LOVE & amp; MARRIAGE Never been KISSED The couple says faith and a common lifestyle brought them together.



SEATTLE TIMES
SEATTLE -- Jill Merry and Adrian Burwell began dating last November. They got engaged in May. But the first time they kissed was Aug. 16 -- at the altar, in front of more than 600 people. For the couple, who met at a Southern Baptist evangelical church in Renton, Wash., not kissing, not hugging and not having sex before they were married was an avowal of purity.
"We have all the same emotions everyone else does. We just decided to put guidelines to it," said Merry, 26, of Bellevue, Wash. "We knew that if we starting touching, things were going to start happening."
While it is unknown how many of the almost 2.5 million couples who get married in the United States each year set limits on the physical aspect of their relationship, it's not uncommon in the 350-member community of Trinity Baptist Church.
Premarital counseling
The Rev. Mr. Richard Seim said he does extensive premarital counseling, involving eight sessions with every couple, and talks with them explicitly about the limits they are setting.

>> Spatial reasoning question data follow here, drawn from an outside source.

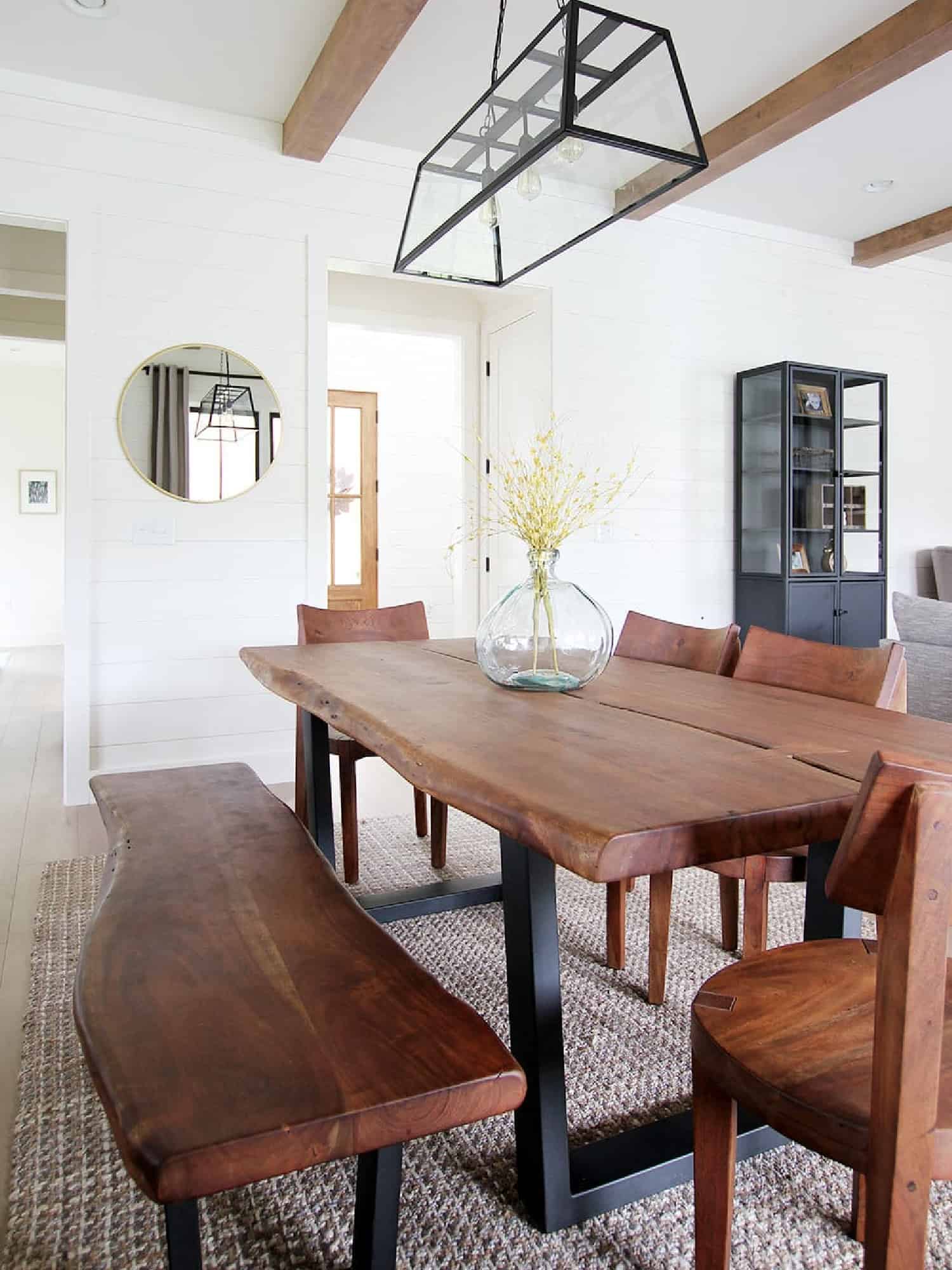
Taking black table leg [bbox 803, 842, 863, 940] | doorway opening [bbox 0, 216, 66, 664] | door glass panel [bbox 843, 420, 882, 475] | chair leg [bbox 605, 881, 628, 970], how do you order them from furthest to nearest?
doorway opening [bbox 0, 216, 66, 664]
door glass panel [bbox 843, 420, 882, 475]
chair leg [bbox 605, 881, 628, 970]
black table leg [bbox 803, 842, 863, 940]

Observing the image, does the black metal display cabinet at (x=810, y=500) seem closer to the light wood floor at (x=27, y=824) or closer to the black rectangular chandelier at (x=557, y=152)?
the light wood floor at (x=27, y=824)

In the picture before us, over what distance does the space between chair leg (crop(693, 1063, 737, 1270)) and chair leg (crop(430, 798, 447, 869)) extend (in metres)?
1.68

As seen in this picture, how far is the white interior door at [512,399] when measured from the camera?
4.93 metres

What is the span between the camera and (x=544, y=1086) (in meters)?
1.35

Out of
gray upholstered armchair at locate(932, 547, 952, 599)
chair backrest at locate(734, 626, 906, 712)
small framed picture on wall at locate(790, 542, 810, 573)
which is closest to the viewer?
chair backrest at locate(734, 626, 906, 712)

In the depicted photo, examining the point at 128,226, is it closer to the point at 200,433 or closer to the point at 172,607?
the point at 200,433

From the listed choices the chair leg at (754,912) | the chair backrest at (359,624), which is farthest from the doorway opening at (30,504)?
the chair leg at (754,912)

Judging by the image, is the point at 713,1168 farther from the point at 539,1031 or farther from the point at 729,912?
the point at 729,912

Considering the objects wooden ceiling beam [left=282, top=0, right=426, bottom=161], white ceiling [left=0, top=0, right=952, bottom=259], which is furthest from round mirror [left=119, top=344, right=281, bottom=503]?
white ceiling [left=0, top=0, right=952, bottom=259]

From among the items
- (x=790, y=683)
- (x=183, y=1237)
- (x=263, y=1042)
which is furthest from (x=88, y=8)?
(x=183, y=1237)

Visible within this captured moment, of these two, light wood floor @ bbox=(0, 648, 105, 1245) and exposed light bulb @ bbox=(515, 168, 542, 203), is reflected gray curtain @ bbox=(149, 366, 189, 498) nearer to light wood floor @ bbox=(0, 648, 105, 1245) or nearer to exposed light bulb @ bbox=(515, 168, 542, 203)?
→ light wood floor @ bbox=(0, 648, 105, 1245)

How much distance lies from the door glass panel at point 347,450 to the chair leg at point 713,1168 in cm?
645

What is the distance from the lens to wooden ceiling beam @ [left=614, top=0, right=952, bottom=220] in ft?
10.3

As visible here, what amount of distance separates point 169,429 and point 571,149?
247cm
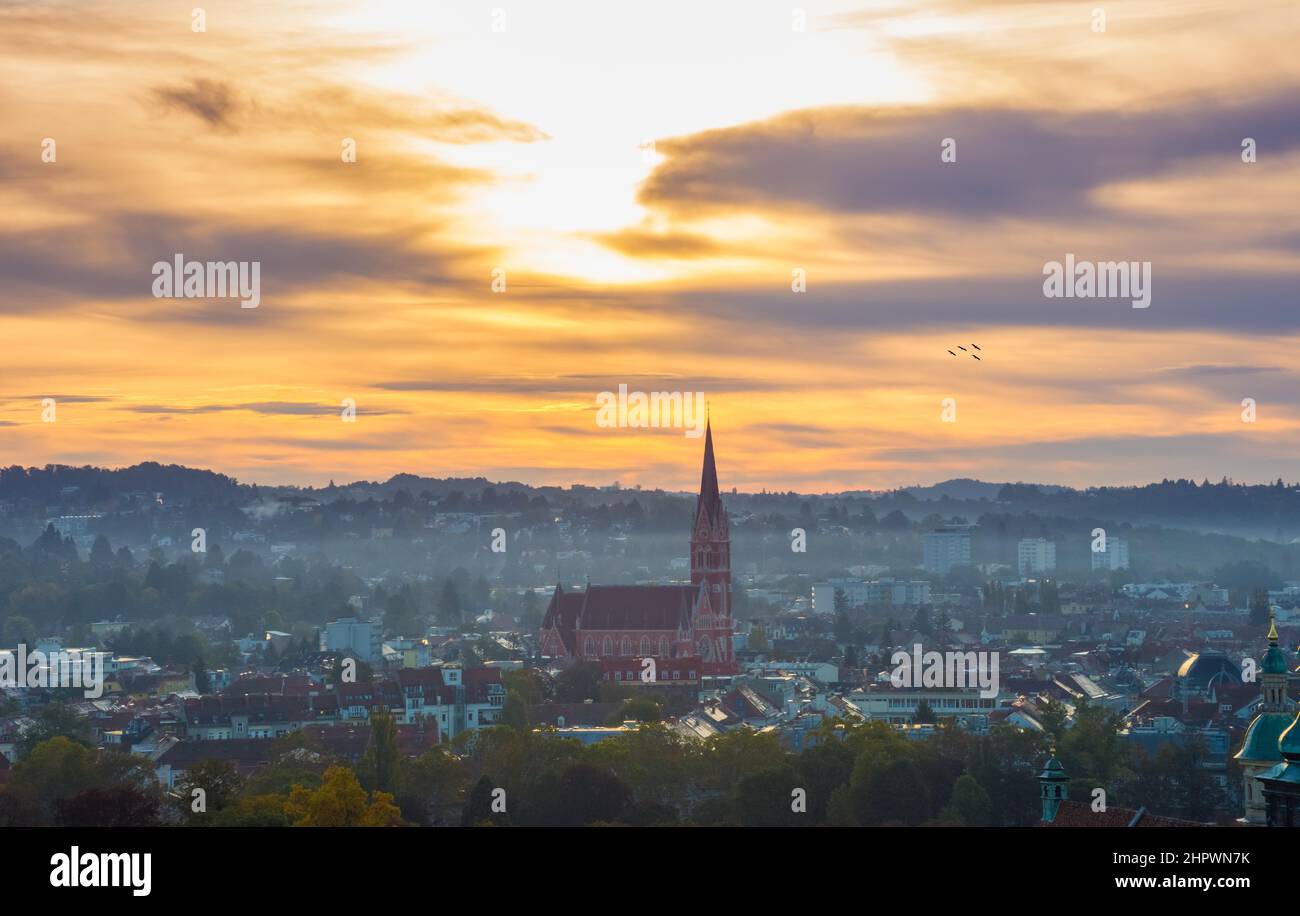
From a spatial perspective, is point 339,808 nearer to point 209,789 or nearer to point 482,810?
point 209,789

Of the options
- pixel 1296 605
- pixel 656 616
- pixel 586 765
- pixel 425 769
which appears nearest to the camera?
pixel 586 765

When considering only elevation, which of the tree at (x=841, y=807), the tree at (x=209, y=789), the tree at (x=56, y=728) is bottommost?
the tree at (x=841, y=807)

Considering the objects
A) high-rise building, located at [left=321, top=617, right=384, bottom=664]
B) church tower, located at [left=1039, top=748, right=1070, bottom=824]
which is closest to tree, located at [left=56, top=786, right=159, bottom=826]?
church tower, located at [left=1039, top=748, right=1070, bottom=824]

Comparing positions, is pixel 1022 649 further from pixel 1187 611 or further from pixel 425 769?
pixel 425 769

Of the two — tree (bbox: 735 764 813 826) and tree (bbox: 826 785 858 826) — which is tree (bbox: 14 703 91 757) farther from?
tree (bbox: 826 785 858 826)

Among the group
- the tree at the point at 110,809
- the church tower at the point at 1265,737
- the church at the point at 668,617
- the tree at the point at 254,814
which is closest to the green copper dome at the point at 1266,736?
the church tower at the point at 1265,737

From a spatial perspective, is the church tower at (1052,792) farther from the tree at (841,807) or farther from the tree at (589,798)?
the tree at (589,798)

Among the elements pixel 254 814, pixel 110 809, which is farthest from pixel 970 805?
pixel 110 809
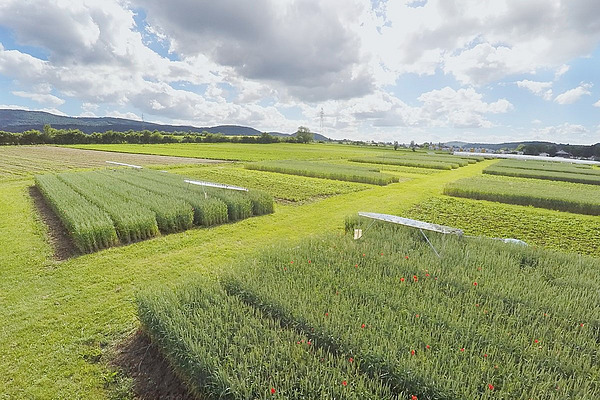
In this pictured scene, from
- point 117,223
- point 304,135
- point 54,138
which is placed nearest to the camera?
point 117,223

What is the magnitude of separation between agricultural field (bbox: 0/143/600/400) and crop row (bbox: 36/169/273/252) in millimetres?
585

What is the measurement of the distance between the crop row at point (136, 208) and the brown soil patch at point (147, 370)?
5419mm

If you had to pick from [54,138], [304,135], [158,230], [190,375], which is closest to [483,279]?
[190,375]

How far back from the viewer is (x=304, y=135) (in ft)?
416

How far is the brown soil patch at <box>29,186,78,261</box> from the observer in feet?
30.8

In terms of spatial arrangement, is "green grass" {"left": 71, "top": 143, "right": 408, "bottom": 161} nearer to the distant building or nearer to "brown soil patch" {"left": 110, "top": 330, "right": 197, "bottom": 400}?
"brown soil patch" {"left": 110, "top": 330, "right": 197, "bottom": 400}

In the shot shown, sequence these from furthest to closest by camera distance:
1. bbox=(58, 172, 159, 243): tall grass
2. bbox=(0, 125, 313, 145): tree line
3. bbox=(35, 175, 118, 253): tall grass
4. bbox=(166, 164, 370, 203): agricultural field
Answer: bbox=(0, 125, 313, 145): tree line < bbox=(166, 164, 370, 203): agricultural field < bbox=(58, 172, 159, 243): tall grass < bbox=(35, 175, 118, 253): tall grass

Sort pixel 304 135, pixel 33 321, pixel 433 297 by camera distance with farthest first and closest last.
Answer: pixel 304 135 → pixel 33 321 → pixel 433 297

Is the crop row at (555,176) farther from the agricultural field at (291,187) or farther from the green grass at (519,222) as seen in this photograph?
the agricultural field at (291,187)

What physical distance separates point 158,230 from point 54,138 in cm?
9030

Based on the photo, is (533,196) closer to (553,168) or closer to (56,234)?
(56,234)

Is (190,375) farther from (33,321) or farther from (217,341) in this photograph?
(33,321)

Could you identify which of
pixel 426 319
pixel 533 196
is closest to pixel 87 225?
pixel 426 319

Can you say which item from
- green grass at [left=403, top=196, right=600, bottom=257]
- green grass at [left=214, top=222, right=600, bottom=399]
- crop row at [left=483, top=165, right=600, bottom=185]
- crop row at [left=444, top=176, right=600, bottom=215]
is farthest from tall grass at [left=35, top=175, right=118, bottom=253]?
crop row at [left=483, top=165, right=600, bottom=185]
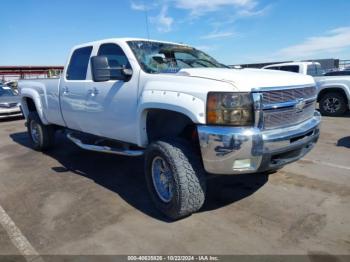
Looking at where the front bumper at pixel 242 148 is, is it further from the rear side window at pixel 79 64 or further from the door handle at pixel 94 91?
the rear side window at pixel 79 64

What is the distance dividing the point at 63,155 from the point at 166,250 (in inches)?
167

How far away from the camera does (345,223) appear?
3.28 metres

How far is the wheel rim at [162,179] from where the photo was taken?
3.54m

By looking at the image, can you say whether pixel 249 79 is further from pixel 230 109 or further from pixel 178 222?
pixel 178 222

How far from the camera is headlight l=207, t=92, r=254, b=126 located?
9.93 ft

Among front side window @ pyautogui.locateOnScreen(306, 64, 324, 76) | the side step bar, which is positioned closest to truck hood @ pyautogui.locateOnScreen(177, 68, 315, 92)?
the side step bar

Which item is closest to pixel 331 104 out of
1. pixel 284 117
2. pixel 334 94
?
pixel 334 94

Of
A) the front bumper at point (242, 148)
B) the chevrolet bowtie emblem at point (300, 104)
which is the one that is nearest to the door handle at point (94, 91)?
the front bumper at point (242, 148)

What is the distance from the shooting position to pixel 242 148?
300 centimetres

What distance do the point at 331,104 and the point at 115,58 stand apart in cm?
795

The vast majority of couples he marries -- as many as four out of five, he said -- have committed to do nothing physical besides kiss and hold hands before their weddings. About one-third kiss for the first time at the altar, he said. And when he gave his own daughter away at her wedding, he felt sure he was placing her hand into her husband-to-be's for the first time.
"We believe the Bible teaches that a person should remain sexually pure until marriage," said the Rev. Mr. Seim, who, along with Burwell's father, oversaw the wedding.
Whatever people's religious beliefs may be, the prenuptial path Merry and Burwell are taking certainly places them in a distinct minority.
Situation in America today
The majority of Americans today are sexually active before they are married, and more than half of all couples live together before a first marriage, said Barbara Dafoe Whitehead, co-director of the National Marriage Project, a research organization at Rutgers University focusing on trends related to marriage.
Whitehead is aware of efforts to emphasize chastity before marriage, although she hadn't heard of couples who refrain from kissing.
"I don't think it's strong enough to say it's a full-fledged movement, but there is a backlash among certain religious groups to return to traditional forms of courtship," she said.
Religious couples tend to stay married more often than nonreligious couples, she added.
"But whether they are actually happier or whether refraining from physical contact [before the wedding] would strengthen a marriage, we wouldn't know empirically by any research," she said.
"I think a sort of sociological commonplace is 'like marries like.' And on those major, important issues, when people agree, that is a good sign. Perhaps their religious commitment and the fact they agree on these questions that have to do with sex and kissing means they are quite compatible and in sync with each other."
What drew them together
Merry and Burwell certainly feel their faith has led them to each other and a common lifestyle.
Although they had been attending the same church for several years, Burwell, 28, wrote Merry a letter in November asking if he could get to know her better. He admits he didn't have strong feelings for her at the time, but he felt drawn to her.
"I did have some emotion for her, not a lot," said Burwell, who owns a custom-cabinet business. "But I knew deep down that this was the person God wanted me to have."
They agreed to date, and they both admit the first month and a half was something of an effort.
"God just opened our hearts and we really began to fall in love," said Merry, who wears a silver cross around her neck and has "JESUS" written on block letters on her key chain. "It was January of this year that everything just exploded and just changed. And we were both filled with a deep sense of love for each other."
Burwell proposed. Merry accepted. But they still didn't kiss.
"The only lady I've kissed is my mom," said Burwell, whose father is a pastor. "To me, the first kiss is one of the most precious gifts I can give away, and it's something I'll only give my wife."
Merry hadn't kissed anyone, either, mostly as a result of seeing friends getting in and out of relationships, she said.
"I knew I didn't want to date around and give different parts of my heart to different guys," she said. "I just decided I wanted to save my first kiss for my wedding day."
They did hold hands. And their fingers were often interlaced during their premarital sessions with their pastor, associate pastor and counselor. But that's where their physical contact ended.
"Today, it's like everything's backward. You start on the physical level and then you get to know each other on a deeper, emotional level," said Merry.
"We wanted to get to know each other on the emotional level first. And the physical is just the icing on the cake."
All rules are off now that they are married and living in the Renton, Wash., home they've bought, they said.